Sri Krishna Jayanti or Sri Krishna Janmashtami is celebrated on two different days in year. In simple words, Lord Krishna has two birthdays. In 2018, Sri Krishna Jayanti or Sri Krishna Janmashtami is on September 2 and September 3. The birthday of Sri Krishna on August 15 is also referred occasionally as Vaishnava Sri Krishna Jayanti. Many Hindu sects in South, West and East India will be celebrating Sri Krishna Jayanti on September 2. Most of North on September 3.

According to traditional Hindu astrology, Lord Krishna was born when the moon entered the house of Vrishabha (Taurus) at the Rohini Nakshatram (star) on the eight day (Ashtami) of the second fortnight of the month of Sravana (this corresponds to the month of Bhadrapada Krishnapaksha in North India). All these conditions have to match to celebrate Sri Krishna Jayanti but most of the time these conditions never match in the calendars of various Hindu sects.
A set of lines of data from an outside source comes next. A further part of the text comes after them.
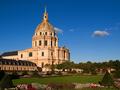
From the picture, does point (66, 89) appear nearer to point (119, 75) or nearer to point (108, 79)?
point (108, 79)

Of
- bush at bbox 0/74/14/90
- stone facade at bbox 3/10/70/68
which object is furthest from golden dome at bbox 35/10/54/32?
bush at bbox 0/74/14/90

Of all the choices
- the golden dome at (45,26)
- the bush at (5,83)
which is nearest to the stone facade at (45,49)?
the golden dome at (45,26)

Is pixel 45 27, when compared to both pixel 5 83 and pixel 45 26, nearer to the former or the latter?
pixel 45 26

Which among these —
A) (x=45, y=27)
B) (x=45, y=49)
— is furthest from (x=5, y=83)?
(x=45, y=27)

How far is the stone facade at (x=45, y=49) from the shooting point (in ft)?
346

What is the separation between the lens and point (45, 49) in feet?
344

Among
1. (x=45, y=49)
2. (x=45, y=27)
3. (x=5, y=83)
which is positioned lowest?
(x=5, y=83)

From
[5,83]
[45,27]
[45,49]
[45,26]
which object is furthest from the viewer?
[45,26]

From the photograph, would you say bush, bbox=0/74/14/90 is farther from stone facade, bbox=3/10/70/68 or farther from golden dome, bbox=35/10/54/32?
golden dome, bbox=35/10/54/32

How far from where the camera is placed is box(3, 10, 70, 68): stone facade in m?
105

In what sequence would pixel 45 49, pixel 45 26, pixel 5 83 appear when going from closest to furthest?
pixel 5 83, pixel 45 49, pixel 45 26

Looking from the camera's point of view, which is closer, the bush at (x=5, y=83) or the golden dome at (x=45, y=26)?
the bush at (x=5, y=83)

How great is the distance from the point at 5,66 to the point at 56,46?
90.6ft

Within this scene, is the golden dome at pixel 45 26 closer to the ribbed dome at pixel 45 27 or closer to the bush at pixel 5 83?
the ribbed dome at pixel 45 27
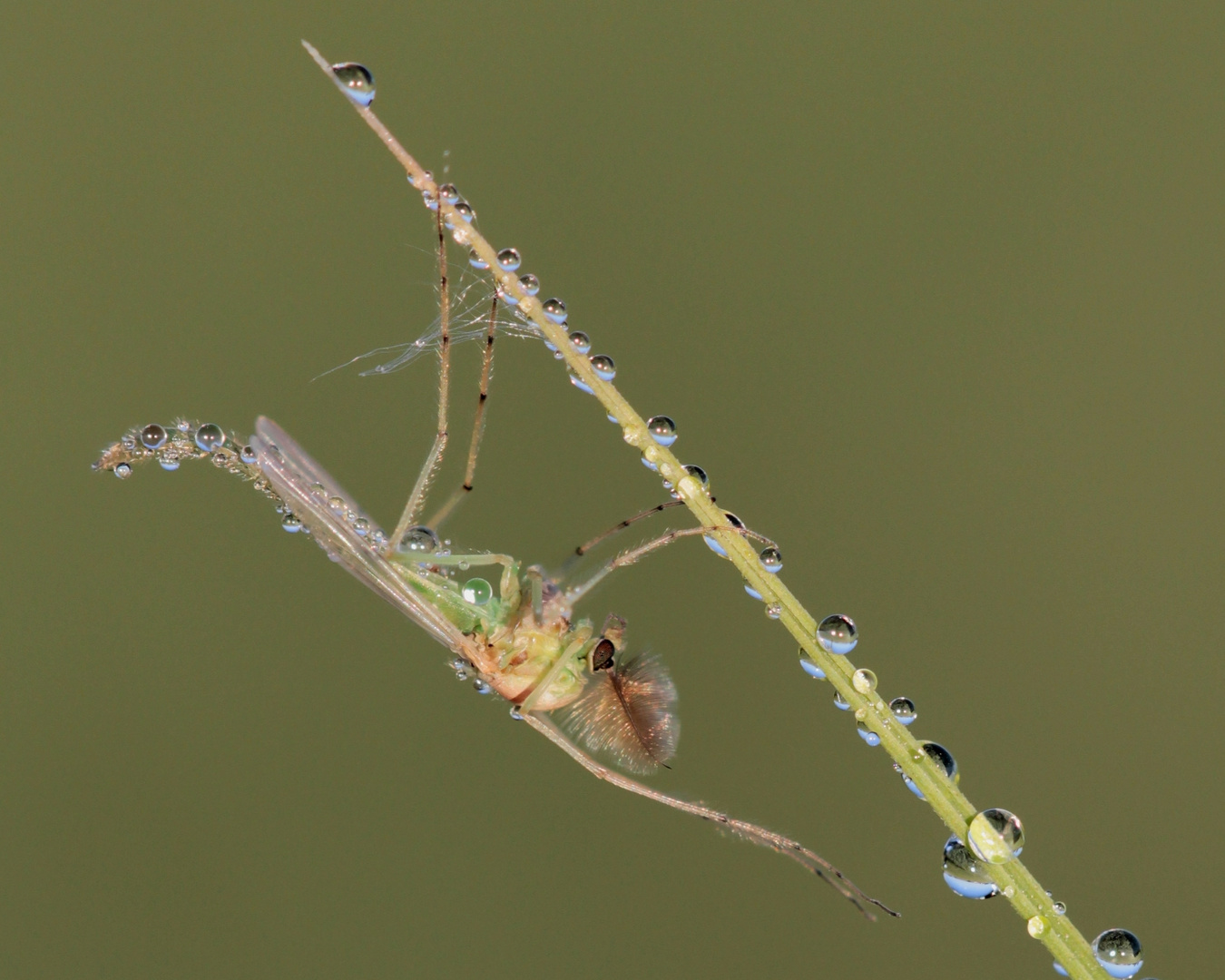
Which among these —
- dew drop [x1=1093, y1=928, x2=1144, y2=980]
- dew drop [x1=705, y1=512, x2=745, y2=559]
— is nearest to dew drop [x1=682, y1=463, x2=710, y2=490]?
dew drop [x1=705, y1=512, x2=745, y2=559]

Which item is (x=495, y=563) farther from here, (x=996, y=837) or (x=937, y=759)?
(x=996, y=837)

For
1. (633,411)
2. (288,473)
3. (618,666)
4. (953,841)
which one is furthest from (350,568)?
(953,841)

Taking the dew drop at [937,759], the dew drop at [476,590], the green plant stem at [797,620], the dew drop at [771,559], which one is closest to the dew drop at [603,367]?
the green plant stem at [797,620]

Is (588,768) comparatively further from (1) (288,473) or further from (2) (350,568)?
(1) (288,473)

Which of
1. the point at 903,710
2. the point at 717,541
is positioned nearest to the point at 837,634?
the point at 903,710

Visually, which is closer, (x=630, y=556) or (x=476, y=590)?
(x=630, y=556)
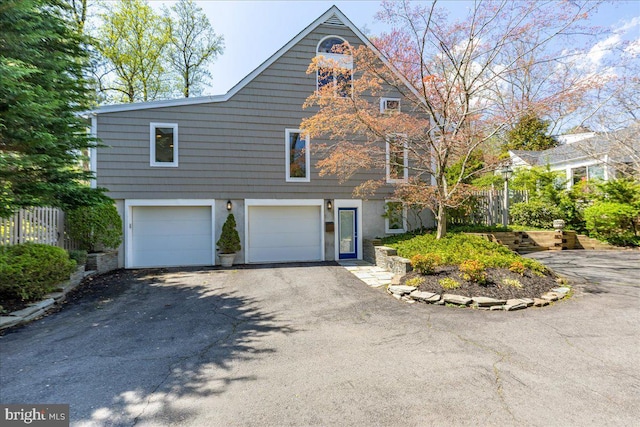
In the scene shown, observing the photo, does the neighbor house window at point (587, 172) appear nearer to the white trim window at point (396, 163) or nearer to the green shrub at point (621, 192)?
the green shrub at point (621, 192)

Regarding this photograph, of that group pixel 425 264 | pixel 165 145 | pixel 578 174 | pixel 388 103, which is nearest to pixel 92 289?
pixel 165 145

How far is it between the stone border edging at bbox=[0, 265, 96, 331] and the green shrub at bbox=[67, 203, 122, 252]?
1.51 metres

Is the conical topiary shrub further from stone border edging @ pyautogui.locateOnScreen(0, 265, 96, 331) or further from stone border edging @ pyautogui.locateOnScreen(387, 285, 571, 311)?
stone border edging @ pyautogui.locateOnScreen(387, 285, 571, 311)

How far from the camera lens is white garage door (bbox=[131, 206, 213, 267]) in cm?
953

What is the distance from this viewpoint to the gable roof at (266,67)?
8.82 m

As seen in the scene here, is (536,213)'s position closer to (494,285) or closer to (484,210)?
(484,210)

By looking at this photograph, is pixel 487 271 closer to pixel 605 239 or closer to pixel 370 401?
pixel 370 401

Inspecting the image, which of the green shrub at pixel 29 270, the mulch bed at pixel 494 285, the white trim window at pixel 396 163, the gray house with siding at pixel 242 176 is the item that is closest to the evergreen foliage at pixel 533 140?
the white trim window at pixel 396 163

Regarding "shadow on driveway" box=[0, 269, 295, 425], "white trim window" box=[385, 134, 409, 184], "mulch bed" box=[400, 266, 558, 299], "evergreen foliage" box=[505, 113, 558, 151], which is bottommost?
"shadow on driveway" box=[0, 269, 295, 425]

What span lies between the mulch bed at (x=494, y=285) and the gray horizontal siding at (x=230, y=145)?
4926 millimetres

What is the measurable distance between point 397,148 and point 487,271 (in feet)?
15.9

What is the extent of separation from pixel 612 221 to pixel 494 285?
8337mm

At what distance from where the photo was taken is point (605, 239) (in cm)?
1083

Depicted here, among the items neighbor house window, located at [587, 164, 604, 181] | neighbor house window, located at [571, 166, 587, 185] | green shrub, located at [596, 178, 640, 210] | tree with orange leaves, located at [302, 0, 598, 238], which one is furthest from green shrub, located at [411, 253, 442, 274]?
neighbor house window, located at [571, 166, 587, 185]
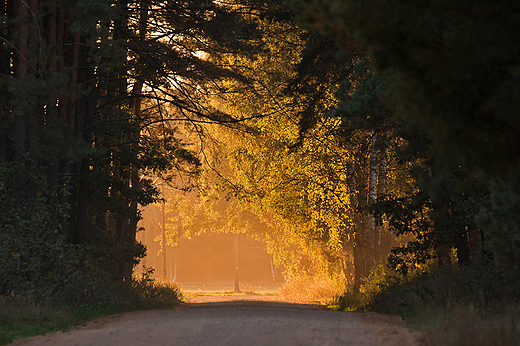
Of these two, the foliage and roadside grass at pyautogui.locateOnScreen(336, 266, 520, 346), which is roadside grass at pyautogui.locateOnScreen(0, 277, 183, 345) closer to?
the foliage

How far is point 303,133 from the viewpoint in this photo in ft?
54.3

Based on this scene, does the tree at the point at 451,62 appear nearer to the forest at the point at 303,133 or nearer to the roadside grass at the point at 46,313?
the forest at the point at 303,133

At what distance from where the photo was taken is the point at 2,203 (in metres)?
12.3

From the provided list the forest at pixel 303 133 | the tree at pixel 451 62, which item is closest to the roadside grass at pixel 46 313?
the forest at pixel 303 133

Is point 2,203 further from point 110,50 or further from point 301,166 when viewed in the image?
point 301,166

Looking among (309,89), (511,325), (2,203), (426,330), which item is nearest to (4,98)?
(2,203)

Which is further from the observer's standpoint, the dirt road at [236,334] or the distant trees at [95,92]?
the distant trees at [95,92]

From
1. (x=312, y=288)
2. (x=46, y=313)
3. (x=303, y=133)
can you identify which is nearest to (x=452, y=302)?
(x=303, y=133)

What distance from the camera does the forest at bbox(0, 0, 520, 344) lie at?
4906 mm

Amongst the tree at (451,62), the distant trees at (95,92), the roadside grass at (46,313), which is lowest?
the roadside grass at (46,313)

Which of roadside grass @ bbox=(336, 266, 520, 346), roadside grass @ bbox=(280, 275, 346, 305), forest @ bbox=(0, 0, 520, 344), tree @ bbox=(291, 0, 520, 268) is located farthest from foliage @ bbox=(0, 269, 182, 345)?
roadside grass @ bbox=(280, 275, 346, 305)

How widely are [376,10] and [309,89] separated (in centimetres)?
1052

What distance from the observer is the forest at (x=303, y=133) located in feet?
16.1

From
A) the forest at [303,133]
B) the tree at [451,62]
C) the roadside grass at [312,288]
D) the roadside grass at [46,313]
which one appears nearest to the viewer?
the tree at [451,62]
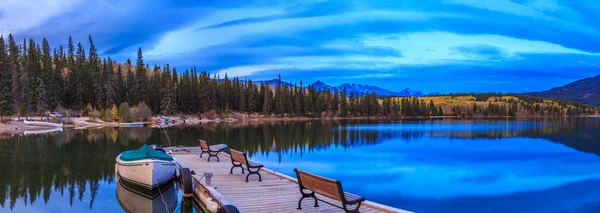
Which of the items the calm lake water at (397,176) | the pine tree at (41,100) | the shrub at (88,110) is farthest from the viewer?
the shrub at (88,110)

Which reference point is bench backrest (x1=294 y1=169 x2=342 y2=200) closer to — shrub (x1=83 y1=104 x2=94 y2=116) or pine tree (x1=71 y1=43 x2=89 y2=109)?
shrub (x1=83 y1=104 x2=94 y2=116)

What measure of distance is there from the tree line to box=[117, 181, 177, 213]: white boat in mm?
56214

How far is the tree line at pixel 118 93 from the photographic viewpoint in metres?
73.3

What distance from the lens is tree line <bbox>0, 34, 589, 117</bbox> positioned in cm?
7327

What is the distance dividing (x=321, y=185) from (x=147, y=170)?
682 centimetres

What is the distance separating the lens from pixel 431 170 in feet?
71.8

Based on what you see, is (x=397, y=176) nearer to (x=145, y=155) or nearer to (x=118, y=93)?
(x=145, y=155)

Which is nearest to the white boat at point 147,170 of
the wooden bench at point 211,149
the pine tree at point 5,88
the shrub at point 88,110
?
the wooden bench at point 211,149

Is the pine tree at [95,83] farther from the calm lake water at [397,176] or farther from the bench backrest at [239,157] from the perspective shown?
the bench backrest at [239,157]

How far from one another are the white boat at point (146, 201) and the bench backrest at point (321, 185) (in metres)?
4.65

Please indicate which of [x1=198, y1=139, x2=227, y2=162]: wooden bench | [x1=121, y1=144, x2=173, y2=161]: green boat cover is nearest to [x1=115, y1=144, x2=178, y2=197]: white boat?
[x1=121, y1=144, x2=173, y2=161]: green boat cover

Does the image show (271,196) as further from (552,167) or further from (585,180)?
(552,167)

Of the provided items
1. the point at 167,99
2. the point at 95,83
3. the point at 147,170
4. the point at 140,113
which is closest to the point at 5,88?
the point at 140,113

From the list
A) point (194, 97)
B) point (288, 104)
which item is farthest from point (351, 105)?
point (194, 97)
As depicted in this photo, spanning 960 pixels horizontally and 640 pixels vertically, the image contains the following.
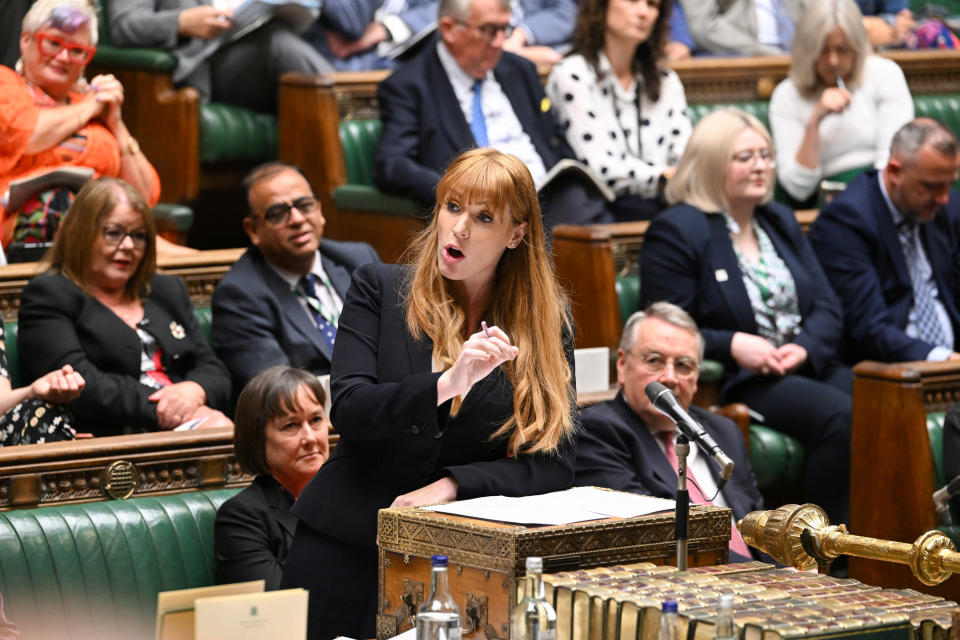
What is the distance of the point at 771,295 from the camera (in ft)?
13.0

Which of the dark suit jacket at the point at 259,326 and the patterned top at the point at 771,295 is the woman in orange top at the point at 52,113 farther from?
the patterned top at the point at 771,295

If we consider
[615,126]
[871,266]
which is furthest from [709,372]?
[615,126]

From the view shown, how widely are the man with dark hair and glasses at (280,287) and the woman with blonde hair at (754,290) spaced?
84 cm

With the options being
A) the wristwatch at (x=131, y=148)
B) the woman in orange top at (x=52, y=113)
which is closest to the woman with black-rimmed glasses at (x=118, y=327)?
the woman in orange top at (x=52, y=113)

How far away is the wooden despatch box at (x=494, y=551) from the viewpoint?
178 cm

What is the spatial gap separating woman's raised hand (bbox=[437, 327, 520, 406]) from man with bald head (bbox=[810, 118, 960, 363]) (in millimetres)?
2385

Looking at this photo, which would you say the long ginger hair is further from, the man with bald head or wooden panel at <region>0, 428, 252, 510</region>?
the man with bald head

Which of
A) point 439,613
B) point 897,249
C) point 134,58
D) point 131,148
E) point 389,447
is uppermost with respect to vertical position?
point 134,58

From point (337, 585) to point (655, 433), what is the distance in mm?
1124

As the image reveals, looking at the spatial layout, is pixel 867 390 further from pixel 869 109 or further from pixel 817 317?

So the different sections in Hinduism have adopted their own standards for celebrating the birthday of Lord Krishna. For some sect, it is the ‘ashtami’ day that is important. For some sect, it is the star ‘rohini.’ To make it more complex there is the lunar and solar calendar issue.

The two different dates is because importance is given to Tithi – Krishna Paksha Ashtami Tithi in certain regions. Like in Maharashtra, Bengal and by some communities in Karnataka and Andhra Pradesh.

In North India, the date that has Krishna Paksha Ashtami and Moon sign Vrishabha (Taurus) is given importance.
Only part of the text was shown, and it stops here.